* BEGIN READING TEXT *
Kroto, Harold (1939-) is a British chemist and spectroscopist who, with American chemists Richard Errett Smalley and Robert Floyd Curl, Jr., was the first to discover the “buckyball,” or “fullerene,” a class of large molecules having an even number of carbon atoms clustered together in a closed shape with a hollow interior. For their discovery, they received the Nobel Prize in chemistry in 1996.

Harold Walter Krotoschiner was born on Oct. 7, 1939, and after the age of 1, grew up in Bolton, Lancashire. His father changed the family name to Kroto in 1955. He attended the Bolton School and spent school holidays working in his father's balloon factory.

Kroto was encouraged by a high school chemistry teacher to attend the University of Sheffield. He studied organic chemistry before focusing on quantum mechanics and then spectroscopy.

Kroto received a first-class honors B.Sc. degree in chemistry in 1961, and in 1964, his Ph.D. degree at Sheffield as well, with a thesis on the spectroscopy of free radicals produced by flash photolysis (the action of radiant energy in the process of chemical decomposition).

In 1964, Kroto accepted the offer of a postdoctoral research position at the National Research Council (NRC) in Ottawa, Canada, which was recognized as one of the most successful facilities of its kind and thus had attracted several brilliant scientists in the field of spectroscopy. Only 25 but inspired by his colleagues, Kroto made significant findings of his own using flash photolysis and spectroscopy and began working with microwave spectroscopy. He remained at NRC for two years. He spent a year in the United States working for Bell Labs, where he gained experience in laser Raman spectroscopy and did research in quantum chemistry.

In 1967, he accepted a post at Sussex University in Brighton, England, and served as a full professor there from 1985 to 1991, when he was granted a Royal Society research professorship.

Kroto's research at Sussex involved the carbon clusters that radio astronomers had found in space in the vicinity of red giant stars. In 1984, he traveled to Rice University in Houston to learn about an apparatus developed by Smalley to study carbon clusters. He returned in 1985, and he, Smalley, and Curl agreed to collaborate on Kroto's search for carbon chains. It was not long after that they discovered the first and most commonly appearing fullerene.
* END READING TEXT *
▶ **TO DO**:
1/ Echo the Harold Kroto biography, everything from "Kroto was encouraged" down to "and then spectroscopy.".
2/ Proceed with the biography of Harold Kroto from the point where it stops.
* BEGIN MATERIAL PROVIDED *
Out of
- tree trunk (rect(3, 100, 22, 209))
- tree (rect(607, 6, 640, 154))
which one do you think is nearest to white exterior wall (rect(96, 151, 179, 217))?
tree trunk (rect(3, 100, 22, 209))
* END MATERIAL PROVIDED *
* BEGIN MATERIAL PROVIDED *
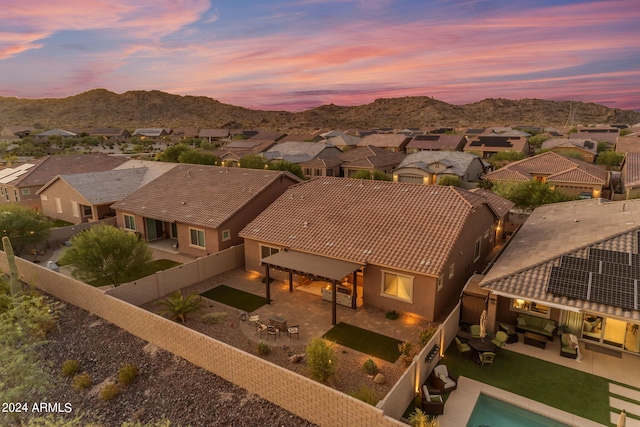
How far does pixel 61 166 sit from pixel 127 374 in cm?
* END MATERIAL PROVIDED *
▶ **OUTPUTS FOR THE TASKS**:
1/
Kroto was encouraged by a high school chemistry teacher to attend the University of Sheffield. He studied organic chemistry before focusing on quantum mechanics and then spectroscopy.

2/
That molecule was an extremely stable “closed cage” carbon cluster containing 60 atoms and shaped much like a soccer ball, with 20 hexagonal faces, 12 pentagonal faces, and 60 vertices connecting the atoms one to another. Because its structure also echoed the geodesic domes of Buckminster Fuller, the team originally dubbed their discovery the buckminsterfullerene, later shortened to fullerene. Since the subsequent discovery of several other carbon clusters with similar properties, “fullerene” has come to refer to the entire class of these large molecules, and they are often referred to as “buckyballs.” Buckyballs exhibit behavior much like a perfect sphere and at room temperature rotate randomly and continuously.

Labeled C60, the original fullerene was an exciting discovery in part because it represented an entirely new carbon allotrope. Until that time, only six crystalline forms of the carbon element had been known, including two types of diamond, two types of graphite, chaoit, and carbon (VI).

Several years passed before the implications of the discovery of fullerenes were fully understood. It was not until 1996 that Kroto and his colleagues were awarded their Nobel Prize. That year, Kroto was knighted for this contribution.

The discovery of fullerenes has been important to condensed matter physics and has opened up new possibilities for research in carbon chemistry, semiconductors, and polymers, while buckyballs themselves are the subject of a tremendous amount of investigation by both chemists and physicists. Kroto speaks frequently on fullerenes and has established the Vega Science Trust to create high-quality science films for broadcast on educational television.